* [WHAT IS NEEDED] Provide an exact transcription of all the records.

══════

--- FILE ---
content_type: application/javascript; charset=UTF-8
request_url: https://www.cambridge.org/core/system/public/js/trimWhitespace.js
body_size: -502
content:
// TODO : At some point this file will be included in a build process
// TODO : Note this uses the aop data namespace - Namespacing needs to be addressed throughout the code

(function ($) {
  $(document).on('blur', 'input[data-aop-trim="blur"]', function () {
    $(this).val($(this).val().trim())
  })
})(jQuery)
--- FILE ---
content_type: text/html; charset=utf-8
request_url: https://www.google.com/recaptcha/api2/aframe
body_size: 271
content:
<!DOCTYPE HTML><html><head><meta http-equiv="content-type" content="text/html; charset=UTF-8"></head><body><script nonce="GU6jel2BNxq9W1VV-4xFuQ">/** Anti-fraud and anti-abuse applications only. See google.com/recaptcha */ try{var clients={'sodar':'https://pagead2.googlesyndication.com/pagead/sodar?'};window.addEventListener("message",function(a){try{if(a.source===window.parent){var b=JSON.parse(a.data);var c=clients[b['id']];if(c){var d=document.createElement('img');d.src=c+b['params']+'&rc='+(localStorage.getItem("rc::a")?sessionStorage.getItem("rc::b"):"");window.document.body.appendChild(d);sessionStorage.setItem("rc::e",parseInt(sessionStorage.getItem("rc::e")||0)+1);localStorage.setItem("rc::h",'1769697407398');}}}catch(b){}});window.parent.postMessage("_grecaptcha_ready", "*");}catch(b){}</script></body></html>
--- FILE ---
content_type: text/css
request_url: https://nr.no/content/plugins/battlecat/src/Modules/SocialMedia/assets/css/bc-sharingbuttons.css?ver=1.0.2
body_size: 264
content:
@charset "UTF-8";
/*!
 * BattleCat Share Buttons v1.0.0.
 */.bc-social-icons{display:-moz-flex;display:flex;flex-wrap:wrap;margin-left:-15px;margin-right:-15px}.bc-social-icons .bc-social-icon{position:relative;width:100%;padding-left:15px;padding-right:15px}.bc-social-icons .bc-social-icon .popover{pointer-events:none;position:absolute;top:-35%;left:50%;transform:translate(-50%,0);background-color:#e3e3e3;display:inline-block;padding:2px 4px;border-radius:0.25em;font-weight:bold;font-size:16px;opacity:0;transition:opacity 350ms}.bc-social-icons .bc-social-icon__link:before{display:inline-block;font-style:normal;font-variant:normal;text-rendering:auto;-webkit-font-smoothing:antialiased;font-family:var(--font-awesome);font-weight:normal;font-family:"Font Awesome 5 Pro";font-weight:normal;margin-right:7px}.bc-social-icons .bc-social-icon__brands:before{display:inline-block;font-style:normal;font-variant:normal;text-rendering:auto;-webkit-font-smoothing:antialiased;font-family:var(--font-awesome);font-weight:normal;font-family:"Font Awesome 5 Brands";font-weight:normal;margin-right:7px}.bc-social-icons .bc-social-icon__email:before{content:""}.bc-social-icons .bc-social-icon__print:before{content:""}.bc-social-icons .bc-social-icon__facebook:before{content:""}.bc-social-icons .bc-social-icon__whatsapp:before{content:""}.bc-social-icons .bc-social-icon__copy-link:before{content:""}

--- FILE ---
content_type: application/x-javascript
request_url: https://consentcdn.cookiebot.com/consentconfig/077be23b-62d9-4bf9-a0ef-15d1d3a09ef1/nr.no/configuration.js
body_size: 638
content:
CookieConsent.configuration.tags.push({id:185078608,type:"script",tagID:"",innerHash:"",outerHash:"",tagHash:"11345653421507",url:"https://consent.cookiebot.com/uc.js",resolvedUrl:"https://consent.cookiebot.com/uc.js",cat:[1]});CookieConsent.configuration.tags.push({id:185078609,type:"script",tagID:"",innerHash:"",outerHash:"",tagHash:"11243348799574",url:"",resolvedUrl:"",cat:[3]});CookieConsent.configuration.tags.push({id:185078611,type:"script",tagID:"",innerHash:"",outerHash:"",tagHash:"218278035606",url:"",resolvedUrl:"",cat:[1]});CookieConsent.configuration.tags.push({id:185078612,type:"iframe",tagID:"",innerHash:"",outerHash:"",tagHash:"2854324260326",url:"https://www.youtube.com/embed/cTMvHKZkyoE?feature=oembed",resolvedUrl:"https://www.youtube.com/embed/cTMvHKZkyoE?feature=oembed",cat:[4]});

══════

* [RESPONSE AREA]
--- FILE ---
content_type: application/javascript; charset=UTF-8
request_url: https://www.cambridge.org/core/system/public/js/trimWhitespace.js
body_size: -502
content:
// TODO : At some point this file will be included in a build process
// TODO : Note this uses the aop data namespace - Namespacing needs to be addressed throughout the code

(function ($) {
  $(document).on('blur', 'input[data-aop-trim="blur"]', function () {
    $(this).val($(this).val().trim())
  })
})(jQuery)
--- FILE ---
content_type: text/html; charset=utf-8
request_url: https://www.google.com/recaptcha/api2/aframe
body_size: 271
content:
<!DOCTYPE HTML><html><head><meta http-equiv="content-type" content="text/html; charset=UTF-8"></head><body><script nonce="GU6jel2BNxq9W1VV-4xFuQ">/** Anti-fraud and anti-abuse applications only. See google.com/recaptcha */ try{var clients={'sodar':'https://pagead2.googlesyndication.com/pagead/sodar?'};window.addEventListener("message",function(a){try{if(a.source===window.parent){var b=JSON.parse(a.data);var c=clients[b['id']];if(c){var d=document.createElement('img');d.src=c+b['params']+'&rc='+(localStorage.getItem("rc::a")?sessionStorage.getItem("rc::b"):"");window.document.body.appendChild(d);sessionStorage.setItem("rc::e",parseInt(sessionStorage.getItem("rc::e")||0)+1);localStorage.setItem("rc::h",'1769697407398');}}}catch(b){}});window.parent.postMessage("_grecaptcha_ready", "*");}catch(b){}</script></body></html>
--- FILE ---
content_type: text/css
request_url: https://nr.no/content/plugins/battlecat/src/Modules/SocialMedia/assets/css/bc-sharingbuttons.css?ver=1.0.2
body_size: 264
content:
@charset "UTF-8";
/*!
 * BattleCat Share Buttons v1.0.0.
 */.bc-social-icons{display:-moz-flex;display:flex;flex-wrap:wrap;margin-left:-15px;margin-right:-15px}.bc-social-icons .bc-social-icon{position:relative;width:100%;padding-left:15px;padding-right:15px}.bc-social-icons .bc-social-icon .popover{pointer-events:none;position:absolute;top:-35%;left:50%;transform:translate(-50%,0);background-color:#e3e3e3;display:inline-block;padding:2px 4px;border-radius:0.25em;font-weight:bold;font-size:16px;opacity:0;transition:opacity 350ms}.bc-social-icons .bc-social-icon__link:before{display:inline-block;font-style:normal;font-variant:normal;text-rendering:auto;-webkit-font-smoothing:antialiased;font-family:var(--font-awesome);font-weight:normal;font-family:"Font Awesome 5 Pro";font-weight:normal;margin-right:7px}.bc-social-icons .bc-social-icon__brands:before{display:inline-block;font-style:normal;font-variant:normal;text-rendering:auto;-webkit-font-smoothing:antialiased;font-family:var(--font-awesome);font-weight:normal;font-family:"Font Awesome 5 Brands";font-weight:normal;margin-right:7px}.bc-social-icons .bc-social-icon__email:before{content:""}.bc-social-icons .bc-social-icon__print:before{content:""}.bc-social-icons .bc-social-icon__facebook:before{content:""}.bc-social-icons .bc-social-icon__whatsapp:before{content:""}.bc-social-icons .bc-social-icon__copy-link:before{content:""}

--- FILE ---
content_type: application/x-javascript
request_url: https://consentcdn.cookiebot.com/consentconfig/077be23b-62d9-4bf9-a0ef-15d1d3a09ef1/nr.no/configuration.js
body_size: 638
content:
CookieConsent.configuration.tags.push({id:185078608,type:"script",tagID:"",innerHash:"",outerHash:"",tagHash:"11345653421507",url:"https://consent.cookiebot.com/uc.js",resolvedUrl:"https://consent.cookiebot.com/uc.js",cat:[1]});CookieConsent.configuration.tags.push({id:185078609,type:"script",tagID:"",innerHash:"",outerHash:"",tagHash:"11243348799574",url:"",resolvedUrl:"",cat:[3]});CookieConsent.configuration.tags.push({id:185078611,type:"script",tagID:"",innerHash:"",outerHash:"",tagHash:"218278035606",url:"",resolvedUrl:"",cat:[1]});CookieConsent.configuration.tags.push({id:185078612,type:"iframe",tagID:"",innerHash:"",outerHash:"",tagHash:"2854324260326",url:"https://www.youtube.com/embed/cTMvHKZkyoE?feature=oembed",resolvedUrl:"https://www.youtube.com/embed/cTMvHKZkyoE?feature=oembed",cat:[4]});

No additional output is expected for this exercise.